Women’s Economic Empowerment
Historically, gender norms, behaviours and social relations have played a big part in disadvantaging women economically. Institutions, systems and structures often restrict women’s economic opportunities, while gender roles and status can limit women’s voices and choices when it comes to household and community decisions.
Participating in economic activities allows women to effect positive changes in their own lives, and communities, contributing to positive effects for the whole nation. Advancing women’s economic empowerment underpins the success of all the UN Sustainable Development Goals (SDGs).
Pacific Islands countries are geographically dispersed across the largest EEZ (Exclusive Economic Zone) in the world. Far from international markets, with high costs of transport and geographic isolation, economic growth in the region has been uneven. Pacific populations are mainly rural and rely largely on subsistence activities; women especially are heavily involved in informal economic activities. Women perform a greater share of food growing and in-shore fishing activities, unpaid care and domestic work, and women dominate small-scale market operations. Between 75% and 90% of all market vendors in the Pacific are women; hours are long, profits are often low, and working conditions difficult. Earnings make up a significant portion of the incomes of many poor households.
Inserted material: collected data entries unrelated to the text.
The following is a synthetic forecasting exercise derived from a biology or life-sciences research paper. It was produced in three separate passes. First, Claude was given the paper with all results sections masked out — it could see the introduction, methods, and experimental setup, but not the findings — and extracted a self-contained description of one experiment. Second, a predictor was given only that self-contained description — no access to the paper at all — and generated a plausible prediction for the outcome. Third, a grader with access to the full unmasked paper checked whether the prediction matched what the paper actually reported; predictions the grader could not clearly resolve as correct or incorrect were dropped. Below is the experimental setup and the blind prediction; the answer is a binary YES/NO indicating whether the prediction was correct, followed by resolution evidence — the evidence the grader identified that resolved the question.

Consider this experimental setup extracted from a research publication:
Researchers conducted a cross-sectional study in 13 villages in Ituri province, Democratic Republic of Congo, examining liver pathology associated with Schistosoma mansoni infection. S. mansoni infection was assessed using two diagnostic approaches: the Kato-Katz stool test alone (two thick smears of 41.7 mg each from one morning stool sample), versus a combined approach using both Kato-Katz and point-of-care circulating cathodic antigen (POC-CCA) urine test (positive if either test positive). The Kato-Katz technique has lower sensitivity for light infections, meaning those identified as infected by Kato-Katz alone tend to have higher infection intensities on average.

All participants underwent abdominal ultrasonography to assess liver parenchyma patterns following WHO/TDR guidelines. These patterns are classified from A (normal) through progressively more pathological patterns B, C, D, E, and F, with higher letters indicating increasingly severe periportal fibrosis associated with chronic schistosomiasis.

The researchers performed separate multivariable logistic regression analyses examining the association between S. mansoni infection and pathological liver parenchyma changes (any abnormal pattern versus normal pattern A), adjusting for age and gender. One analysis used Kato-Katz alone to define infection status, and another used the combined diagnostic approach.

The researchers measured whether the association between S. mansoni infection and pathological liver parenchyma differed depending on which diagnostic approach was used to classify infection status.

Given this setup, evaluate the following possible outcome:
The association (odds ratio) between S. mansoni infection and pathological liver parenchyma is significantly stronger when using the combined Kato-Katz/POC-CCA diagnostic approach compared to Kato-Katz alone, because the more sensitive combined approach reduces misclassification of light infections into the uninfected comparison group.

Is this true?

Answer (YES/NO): NO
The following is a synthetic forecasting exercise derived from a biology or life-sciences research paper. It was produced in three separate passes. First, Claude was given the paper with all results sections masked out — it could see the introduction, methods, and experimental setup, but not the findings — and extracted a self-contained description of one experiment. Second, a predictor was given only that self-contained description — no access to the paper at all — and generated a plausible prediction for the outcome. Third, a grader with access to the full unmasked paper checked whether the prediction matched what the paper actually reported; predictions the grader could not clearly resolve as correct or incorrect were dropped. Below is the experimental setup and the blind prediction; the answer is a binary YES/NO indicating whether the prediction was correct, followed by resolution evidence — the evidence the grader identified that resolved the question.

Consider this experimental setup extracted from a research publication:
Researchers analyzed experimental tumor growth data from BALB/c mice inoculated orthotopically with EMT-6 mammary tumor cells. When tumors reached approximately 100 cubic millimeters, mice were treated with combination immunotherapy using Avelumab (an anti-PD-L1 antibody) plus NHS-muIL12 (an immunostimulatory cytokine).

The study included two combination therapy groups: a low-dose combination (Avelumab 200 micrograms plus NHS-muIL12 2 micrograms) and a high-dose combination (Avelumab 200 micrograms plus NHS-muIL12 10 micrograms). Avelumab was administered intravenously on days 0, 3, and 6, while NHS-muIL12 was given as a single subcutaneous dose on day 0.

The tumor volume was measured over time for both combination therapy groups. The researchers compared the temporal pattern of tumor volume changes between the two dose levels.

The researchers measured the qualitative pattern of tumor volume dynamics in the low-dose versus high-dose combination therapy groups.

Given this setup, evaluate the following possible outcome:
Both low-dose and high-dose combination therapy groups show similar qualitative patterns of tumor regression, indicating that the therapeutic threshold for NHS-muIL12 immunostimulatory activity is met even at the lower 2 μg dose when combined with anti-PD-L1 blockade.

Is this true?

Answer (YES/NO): NO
Despite this, women are so often excluded from market governance and decision-making.
Moreover, the region is particularly vulnerable to the increasing frequency and intensity of extreme weather events, as well as other aspects of climate change, making food security a growing concern.
UN Women recognizes that, in order to advance women’s economic empowerment, our work must address the intersections between women’s economic empowerment, safety and discrimination, leadership and participation, disaster preparedness and livelihoods.